Image for Will West Papuans now get to vote on their Freedom?

The south of Sudan has just been allowed a vote on self-determination and 99 percent of those voting chose independence. The President of the Sudan, Omar al-Bashir, has declared his support for the outcome and said that he will be travelling south to join the celebrations.

A new nation is born and a long-running conflict is brought to a close.

The Papuans of the western half of New Guinea, a territory the size of France, rich in resources and ancient in indigenous culture, was one of the first places on Earth that saw agriculture developed. During the last ice age New Guinea was part of the Australian continent, but unlike Australia, colonial carving knives saw the island divided and the western half consumed by Indonesia, as if with an eye to the east.
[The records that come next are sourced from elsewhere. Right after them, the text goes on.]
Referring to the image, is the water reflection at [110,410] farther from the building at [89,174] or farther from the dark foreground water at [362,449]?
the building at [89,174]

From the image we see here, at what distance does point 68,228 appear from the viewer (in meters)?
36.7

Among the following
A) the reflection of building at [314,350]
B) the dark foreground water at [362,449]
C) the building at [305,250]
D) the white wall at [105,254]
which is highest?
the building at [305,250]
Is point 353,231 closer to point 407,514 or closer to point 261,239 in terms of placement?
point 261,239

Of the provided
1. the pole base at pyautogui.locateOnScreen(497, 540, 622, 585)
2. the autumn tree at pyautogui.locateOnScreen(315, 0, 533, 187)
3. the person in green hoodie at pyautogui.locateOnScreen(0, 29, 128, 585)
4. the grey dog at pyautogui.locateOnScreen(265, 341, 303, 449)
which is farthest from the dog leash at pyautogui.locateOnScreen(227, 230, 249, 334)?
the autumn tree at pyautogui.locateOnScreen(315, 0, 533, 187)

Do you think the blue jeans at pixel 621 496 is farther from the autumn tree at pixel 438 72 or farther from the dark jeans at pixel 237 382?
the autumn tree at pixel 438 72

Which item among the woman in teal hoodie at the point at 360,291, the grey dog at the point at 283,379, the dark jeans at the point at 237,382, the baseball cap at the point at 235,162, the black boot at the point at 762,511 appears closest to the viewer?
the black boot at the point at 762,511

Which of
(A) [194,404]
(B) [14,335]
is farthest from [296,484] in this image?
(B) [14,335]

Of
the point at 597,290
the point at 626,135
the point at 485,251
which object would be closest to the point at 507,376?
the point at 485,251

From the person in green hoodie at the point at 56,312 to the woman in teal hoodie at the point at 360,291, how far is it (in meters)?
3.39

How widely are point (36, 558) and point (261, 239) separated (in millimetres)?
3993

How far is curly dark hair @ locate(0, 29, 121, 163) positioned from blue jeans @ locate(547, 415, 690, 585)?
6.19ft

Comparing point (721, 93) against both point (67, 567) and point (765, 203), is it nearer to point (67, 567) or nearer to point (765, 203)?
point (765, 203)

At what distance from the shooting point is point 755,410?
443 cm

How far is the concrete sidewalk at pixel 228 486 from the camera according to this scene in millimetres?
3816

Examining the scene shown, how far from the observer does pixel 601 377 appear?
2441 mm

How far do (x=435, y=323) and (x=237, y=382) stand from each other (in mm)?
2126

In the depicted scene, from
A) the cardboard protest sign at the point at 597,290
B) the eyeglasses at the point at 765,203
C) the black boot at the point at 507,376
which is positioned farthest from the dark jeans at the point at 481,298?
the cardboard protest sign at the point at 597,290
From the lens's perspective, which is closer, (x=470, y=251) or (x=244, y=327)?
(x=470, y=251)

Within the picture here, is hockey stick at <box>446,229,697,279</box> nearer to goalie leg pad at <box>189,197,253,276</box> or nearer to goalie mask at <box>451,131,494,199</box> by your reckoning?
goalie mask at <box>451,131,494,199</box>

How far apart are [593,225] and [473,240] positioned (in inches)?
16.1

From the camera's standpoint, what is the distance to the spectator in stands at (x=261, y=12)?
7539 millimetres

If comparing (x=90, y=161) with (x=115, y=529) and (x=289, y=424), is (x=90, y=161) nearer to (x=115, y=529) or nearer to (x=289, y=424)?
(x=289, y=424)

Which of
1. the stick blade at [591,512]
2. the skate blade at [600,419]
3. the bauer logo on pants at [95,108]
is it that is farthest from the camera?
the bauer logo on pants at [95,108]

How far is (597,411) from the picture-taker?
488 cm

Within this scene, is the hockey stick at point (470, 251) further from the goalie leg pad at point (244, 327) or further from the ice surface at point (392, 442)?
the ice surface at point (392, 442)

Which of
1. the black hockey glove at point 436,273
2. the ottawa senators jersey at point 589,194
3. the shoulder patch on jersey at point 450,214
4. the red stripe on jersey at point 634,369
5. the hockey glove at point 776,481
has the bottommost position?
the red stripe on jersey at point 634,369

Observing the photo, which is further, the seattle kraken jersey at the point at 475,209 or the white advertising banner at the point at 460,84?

The West Papuans were supposed to be permitted a UN run vote on their independence in 1969, but Indonesia, the colonial master at the time, was allowed to run the ballot, which saw 1025 selected men told to step over a line drawn in the dirt under the shadow of guns.

How could the World accept that?


The so-called ‘Act of Free Choice’ was not free or fair and has served to fuel a long-running conflict between Papuans and Indonesia.

Will the world now wake up to this injustice and grant the West Papuan people the vote that they were cheated of in 1969?

If a free and fair UN run vote on Independence happens and the West Papuan people vote for freedom, will the Indonesian president travel to New Guinea to join the celebrations?

The presence of the Indonesian president and other World leaders may help to avoid the kind of blood-shed and destruction that occurred in East Timor after their vote for freedom.

How many West Papuans need to die before their cry for freedom is heard by the World?